I'm not throwing the baby out with the bathwater. What you have to understand
is Autodesk doesn't want customers running concurrent sessions off a single
license as in a Maya/Max and a Softimage session running in parallel. that
would effectively allow double the users to work while paying only half the
price. eg; if a customer has 50 licenses it would allow 50 maya + 50 softimage
users to run concurrently, but pay for only 50 licenses. Some studios are
ethical and wouldn't do something like that, but as someone mentioned just the
other day, other studios in lesser affluent places might not be so ethical.
Even if Softimage were included for free, it still consumes some amount of
resources to ensure it still installs and runs as advertised.
I agree in principle Autodesk should continue Softimage until one of their
other products can replace the functionality. If anything, that's the ball
that was dropped in this whole debacle.

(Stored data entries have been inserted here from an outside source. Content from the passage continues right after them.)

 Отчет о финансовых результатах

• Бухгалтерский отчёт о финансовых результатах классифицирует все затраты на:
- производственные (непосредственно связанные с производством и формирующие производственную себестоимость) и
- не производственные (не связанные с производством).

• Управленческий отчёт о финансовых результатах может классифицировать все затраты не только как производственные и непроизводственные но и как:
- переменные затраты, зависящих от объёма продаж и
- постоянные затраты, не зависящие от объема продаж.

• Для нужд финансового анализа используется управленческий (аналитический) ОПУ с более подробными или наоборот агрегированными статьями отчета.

Of all companies on the planet, you'd
think the one with all the accumulated experience of all the products that went
through this process in the 1990's would know better and be more prepared than
anyone else. But what's done is done.
The problem with the theory of disgruntled users leaving and hurting Autodesk
is that the Softimage user base isn't large enough to really be missed on
Autodesk's bottom line. think about it. Only 8% of Autodesk's revenue comes
from media and entertainment. Of that 8%, about 5% of it is from Softimage
(0.4% total) - and that might be a generous number. For every $100 Autodesk
earns in revenue, 40 cents comes from Softimage. Take out expenses and you're
looking at much less.
I don't remember the actual number, but I thought somebody recently reported
Autodesk earned $392 million last year. So, let's run that through the
calculator:
$392,000,000 USD * 0.004 = $1,568,000 Softimage gross revenue
I don't know what 10 developers in Singapore get paid, so I'll use conservative
values based on USA rates:
10 * $100,000 = $1,000,000
subtract expenses from revenue:
$1,568,000 - $1,000,000 = $568,000
I don't know what marketing of Softimage costs, but I'm willing to bet
$568,000 USD doesn't go very far for a product that needs a lot of attention to
survive. Even if tripled, that's still lean. See the problem?
One item of note that probably hasn't been brought up in discussion yet is that
Softimage has been included in the Max and Maya suites the past few years, so
some sales of Max and Maya may actually be Softimage sales in a certain light -
I know of at least one studio where that is the case. In that scenario
Softimage is getting the short end of the stick when it comes to accounting.
I mourn the loss of Softimage as much as anybody having dedicated 21+ years of
my life to it both as professional user and former owner of a Softimage
certified training center. Sometimes life sucks.